**Selected text:**
Segment Open

Tuesday 10 May 2016

Soho Farmhouse, and Friendship

When I'd just received my cancer diagnosis, one of my very best friends, S, came round, scraped me off the floor and took me to the pub.

I sat, mute with fear, clutching a Beck's Blue in one hand, and her hand in the other.

It takes a very brave, and very good friend to be with you in moments like that.

The theologian Henri Nouwen says it much better than I could:

The friend who can be silent with us in a moment of despair or confusion, who can stay with us in an hour of grief and bereavement, who can tolerate not knowing.... not healing, not curing.... that is a friend who cares.

After a while she said, "SM, when this is all over, and when all your treatment is finished, we will go to a Spa and have a wonderful couple of days, and this will all seem like a bad dream."

Another great thing about real friends is they don't make empty promises.

Yesterday S, and two of my other oldest (in the sense of longstanding, not long in the tooth) girlfriends took me to the Soho Farmhouse for two days and one night of girl stuff.

The Soho Farmhouse is the newest, and trendiest, of the Soho House outposts, nestled in the lush Oxfordshire countryside.

I wouldn't usually use a twee word like nestle, but if any spa/club/hotel complex can nestle then the Soho Farmhouse can.

It was utterly perfect.

We had a beautiful three bed cabin by a lake (Kate Moss's favourite apparently), decked out in the latest retro chic - all Roberts radios, claw footed baths, vinyl record players and wood burning stoves. (My 1970s childhood is now officially hip).

There was the best stocked drinks fridge and liquor cabinet I've ever come across (I'd have been in heaven in the old days) and a larger array of luxury bath products than in my local Boots.

Outside the cabin were four identical bicycles for us to get around on, plus umbrellas and welly boots should it dare to rain.

We even had our own 'Farm Hand' on call in case the perfection wasn't perfect enough, and we needed to call for more perfection immediately.

I suspect there were people running around picking up any globules of stray mud with tweezers.

Hipster couples with dewy complexions and washboard abdominals wandered around sipping on glasses of champagne and green juices, like paid extras in an episode of the Truman Show, with the bird song and fluffy bunnies appearing on a loop.

Segment Closed

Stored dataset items
Segment Open

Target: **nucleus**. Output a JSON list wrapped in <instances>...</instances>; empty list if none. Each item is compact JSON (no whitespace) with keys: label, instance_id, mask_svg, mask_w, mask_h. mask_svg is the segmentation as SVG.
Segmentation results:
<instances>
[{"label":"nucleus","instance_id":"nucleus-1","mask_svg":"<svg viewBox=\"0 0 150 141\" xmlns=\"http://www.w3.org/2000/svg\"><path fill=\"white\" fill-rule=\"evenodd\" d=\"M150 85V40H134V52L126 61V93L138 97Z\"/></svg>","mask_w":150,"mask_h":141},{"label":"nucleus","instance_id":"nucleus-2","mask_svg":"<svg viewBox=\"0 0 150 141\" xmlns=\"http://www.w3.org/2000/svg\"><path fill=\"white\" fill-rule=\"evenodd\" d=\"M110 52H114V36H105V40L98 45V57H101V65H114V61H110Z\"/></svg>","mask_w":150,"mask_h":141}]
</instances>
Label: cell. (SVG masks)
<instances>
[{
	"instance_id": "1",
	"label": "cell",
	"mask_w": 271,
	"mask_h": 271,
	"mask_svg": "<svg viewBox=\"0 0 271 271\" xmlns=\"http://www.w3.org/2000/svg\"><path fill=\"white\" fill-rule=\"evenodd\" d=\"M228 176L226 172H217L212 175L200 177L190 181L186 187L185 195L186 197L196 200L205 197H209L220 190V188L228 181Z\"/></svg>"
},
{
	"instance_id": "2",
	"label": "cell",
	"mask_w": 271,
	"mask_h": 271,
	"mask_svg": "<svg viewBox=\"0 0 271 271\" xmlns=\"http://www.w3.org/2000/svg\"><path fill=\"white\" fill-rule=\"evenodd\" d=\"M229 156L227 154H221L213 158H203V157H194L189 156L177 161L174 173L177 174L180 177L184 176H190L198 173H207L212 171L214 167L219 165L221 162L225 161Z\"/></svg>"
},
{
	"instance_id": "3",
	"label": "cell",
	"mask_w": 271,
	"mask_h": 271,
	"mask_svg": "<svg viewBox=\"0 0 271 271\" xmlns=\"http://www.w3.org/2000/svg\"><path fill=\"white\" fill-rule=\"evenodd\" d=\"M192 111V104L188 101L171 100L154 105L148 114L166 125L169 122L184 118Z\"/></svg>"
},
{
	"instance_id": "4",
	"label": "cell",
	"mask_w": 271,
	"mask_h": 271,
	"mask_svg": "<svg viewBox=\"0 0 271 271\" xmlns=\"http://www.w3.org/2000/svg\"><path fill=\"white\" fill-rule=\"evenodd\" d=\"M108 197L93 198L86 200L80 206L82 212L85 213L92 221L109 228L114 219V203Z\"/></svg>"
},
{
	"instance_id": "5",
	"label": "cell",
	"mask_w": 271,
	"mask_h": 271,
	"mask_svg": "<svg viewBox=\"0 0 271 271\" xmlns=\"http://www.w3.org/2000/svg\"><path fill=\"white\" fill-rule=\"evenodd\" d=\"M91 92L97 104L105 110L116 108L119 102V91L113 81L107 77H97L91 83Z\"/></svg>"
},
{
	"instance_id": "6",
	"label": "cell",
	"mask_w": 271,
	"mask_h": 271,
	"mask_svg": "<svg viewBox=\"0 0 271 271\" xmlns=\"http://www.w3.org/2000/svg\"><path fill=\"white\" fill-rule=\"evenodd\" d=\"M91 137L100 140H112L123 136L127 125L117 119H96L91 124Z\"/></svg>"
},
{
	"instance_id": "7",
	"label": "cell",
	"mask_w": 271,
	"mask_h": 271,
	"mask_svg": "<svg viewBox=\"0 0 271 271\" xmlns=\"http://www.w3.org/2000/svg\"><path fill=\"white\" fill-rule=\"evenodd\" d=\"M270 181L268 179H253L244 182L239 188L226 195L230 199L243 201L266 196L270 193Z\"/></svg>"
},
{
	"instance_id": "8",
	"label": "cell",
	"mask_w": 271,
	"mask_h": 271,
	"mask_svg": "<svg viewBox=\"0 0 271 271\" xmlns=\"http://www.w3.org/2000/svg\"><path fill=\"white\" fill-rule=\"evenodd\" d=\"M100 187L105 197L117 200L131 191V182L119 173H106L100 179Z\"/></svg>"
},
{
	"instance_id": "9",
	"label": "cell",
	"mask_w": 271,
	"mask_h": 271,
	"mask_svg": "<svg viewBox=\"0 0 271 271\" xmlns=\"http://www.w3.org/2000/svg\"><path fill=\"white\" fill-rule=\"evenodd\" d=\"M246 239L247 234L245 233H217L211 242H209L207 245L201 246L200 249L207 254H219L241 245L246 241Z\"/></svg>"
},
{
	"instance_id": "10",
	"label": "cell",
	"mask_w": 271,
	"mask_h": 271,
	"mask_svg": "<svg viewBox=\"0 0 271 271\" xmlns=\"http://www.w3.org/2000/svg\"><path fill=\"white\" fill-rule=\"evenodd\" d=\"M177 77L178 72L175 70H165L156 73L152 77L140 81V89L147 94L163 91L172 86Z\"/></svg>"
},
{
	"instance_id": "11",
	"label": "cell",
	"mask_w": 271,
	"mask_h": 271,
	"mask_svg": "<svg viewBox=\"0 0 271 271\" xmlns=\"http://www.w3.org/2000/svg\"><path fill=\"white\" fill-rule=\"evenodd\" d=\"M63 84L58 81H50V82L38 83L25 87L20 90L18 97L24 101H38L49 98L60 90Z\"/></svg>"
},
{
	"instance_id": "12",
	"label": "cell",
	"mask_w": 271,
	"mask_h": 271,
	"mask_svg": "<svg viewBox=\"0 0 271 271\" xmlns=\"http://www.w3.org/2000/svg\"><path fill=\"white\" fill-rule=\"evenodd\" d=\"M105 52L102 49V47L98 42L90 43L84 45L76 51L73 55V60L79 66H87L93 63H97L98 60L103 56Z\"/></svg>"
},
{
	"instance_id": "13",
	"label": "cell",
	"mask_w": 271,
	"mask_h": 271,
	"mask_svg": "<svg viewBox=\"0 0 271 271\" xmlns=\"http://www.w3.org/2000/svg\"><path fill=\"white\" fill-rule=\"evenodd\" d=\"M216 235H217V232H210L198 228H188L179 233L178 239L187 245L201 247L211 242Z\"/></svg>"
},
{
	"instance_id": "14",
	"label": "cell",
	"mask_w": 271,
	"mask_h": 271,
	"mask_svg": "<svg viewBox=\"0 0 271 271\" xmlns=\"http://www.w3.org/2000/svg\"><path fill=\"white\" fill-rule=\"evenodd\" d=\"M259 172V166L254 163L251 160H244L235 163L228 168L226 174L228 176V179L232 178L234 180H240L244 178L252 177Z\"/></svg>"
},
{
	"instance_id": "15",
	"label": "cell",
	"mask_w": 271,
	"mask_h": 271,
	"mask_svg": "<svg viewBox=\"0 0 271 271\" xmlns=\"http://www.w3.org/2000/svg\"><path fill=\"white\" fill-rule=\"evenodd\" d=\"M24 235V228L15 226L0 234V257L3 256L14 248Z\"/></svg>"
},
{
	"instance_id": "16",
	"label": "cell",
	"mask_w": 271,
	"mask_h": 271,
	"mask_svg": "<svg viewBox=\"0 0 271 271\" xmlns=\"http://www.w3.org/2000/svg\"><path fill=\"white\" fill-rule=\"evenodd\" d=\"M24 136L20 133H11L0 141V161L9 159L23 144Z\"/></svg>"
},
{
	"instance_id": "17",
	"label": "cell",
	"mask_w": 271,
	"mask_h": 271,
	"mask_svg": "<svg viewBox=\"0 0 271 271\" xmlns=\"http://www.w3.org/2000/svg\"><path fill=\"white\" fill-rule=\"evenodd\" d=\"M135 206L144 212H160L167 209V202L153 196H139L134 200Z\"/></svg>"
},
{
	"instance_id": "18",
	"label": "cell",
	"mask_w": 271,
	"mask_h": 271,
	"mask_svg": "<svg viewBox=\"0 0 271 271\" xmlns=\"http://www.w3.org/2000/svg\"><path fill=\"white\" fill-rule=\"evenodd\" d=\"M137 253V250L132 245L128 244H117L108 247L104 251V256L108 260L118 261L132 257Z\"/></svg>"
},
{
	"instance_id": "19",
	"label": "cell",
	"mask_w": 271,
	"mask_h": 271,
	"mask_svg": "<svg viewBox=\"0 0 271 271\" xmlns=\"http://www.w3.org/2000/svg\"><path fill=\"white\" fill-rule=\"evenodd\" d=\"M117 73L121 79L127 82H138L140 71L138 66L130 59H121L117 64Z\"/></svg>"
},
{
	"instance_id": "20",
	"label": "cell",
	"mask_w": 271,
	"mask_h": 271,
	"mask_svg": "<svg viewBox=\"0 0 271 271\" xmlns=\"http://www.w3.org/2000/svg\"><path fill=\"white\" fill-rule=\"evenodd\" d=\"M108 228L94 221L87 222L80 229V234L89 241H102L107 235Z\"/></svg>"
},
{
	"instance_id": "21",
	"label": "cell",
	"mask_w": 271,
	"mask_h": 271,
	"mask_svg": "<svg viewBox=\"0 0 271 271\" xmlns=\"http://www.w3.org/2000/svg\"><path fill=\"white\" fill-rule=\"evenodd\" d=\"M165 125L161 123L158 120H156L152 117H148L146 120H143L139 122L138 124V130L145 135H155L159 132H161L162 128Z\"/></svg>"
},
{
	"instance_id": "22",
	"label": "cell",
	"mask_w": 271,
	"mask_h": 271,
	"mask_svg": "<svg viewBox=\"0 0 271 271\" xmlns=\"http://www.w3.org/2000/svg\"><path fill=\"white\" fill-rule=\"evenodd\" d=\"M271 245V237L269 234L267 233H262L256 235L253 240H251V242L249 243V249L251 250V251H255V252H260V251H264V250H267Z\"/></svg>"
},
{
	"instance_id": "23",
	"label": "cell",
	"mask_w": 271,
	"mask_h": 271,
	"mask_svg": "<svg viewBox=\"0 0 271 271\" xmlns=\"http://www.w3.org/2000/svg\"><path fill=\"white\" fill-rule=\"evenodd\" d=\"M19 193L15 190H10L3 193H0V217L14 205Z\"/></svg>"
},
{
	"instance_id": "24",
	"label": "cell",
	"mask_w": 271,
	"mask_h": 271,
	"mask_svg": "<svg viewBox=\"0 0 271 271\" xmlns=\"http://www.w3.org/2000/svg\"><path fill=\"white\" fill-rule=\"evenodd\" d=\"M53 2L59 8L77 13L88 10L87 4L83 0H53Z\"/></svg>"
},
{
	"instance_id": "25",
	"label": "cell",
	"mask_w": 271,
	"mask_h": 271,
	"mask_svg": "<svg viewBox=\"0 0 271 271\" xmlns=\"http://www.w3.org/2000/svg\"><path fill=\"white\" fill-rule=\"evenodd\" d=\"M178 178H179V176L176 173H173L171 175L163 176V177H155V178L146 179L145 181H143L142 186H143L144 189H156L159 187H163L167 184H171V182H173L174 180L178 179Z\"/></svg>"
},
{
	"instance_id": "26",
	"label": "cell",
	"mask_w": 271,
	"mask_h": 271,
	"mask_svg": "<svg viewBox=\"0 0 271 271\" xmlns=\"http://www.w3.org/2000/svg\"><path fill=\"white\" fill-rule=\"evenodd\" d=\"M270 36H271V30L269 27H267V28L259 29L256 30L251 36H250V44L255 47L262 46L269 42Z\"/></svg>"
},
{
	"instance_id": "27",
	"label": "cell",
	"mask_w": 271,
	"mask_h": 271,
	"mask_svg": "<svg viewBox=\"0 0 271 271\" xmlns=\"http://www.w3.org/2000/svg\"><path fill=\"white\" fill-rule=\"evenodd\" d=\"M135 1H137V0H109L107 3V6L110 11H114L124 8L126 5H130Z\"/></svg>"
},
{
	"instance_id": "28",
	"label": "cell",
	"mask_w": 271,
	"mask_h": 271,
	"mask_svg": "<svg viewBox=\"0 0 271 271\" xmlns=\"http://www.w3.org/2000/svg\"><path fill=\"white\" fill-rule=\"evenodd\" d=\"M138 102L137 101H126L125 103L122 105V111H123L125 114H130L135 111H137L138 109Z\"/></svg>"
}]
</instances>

Segment Closed

Carry on the blog post about the Soho Farmhouse trip with friends, starting right after its final sentence. These items have no connection to the blog post.

**Response:**
I have never been so clean. I made the most of every water based opportunity: I swam, hot tubbed, steamed, showered and bathed.

I had six months of tension extracted from my shoulders with a combination of gentle coaxing and brute force by a man called Greg with magic fingers.

(I revelled in the thought that those fingers had quite possibly kneaded David Beckham's buttocks).

I frolicked in a little bubble of fabulous female friendship.

I'm afraid I'm not one of those people who can say that having cancer was actually a good thing, because it made me a better person. Cancer sucks. It's never a good thing. I'd rather be a worse person without cancer than a better person with it, quite frankly.

However, it has taught me the value of great friendship.

I'm astounded that my friends have stuck by me. I am extraordinarily lucky.

I've been a rotten friend for a very long time, but I'm going to spend the rest of my life trying to rectify that.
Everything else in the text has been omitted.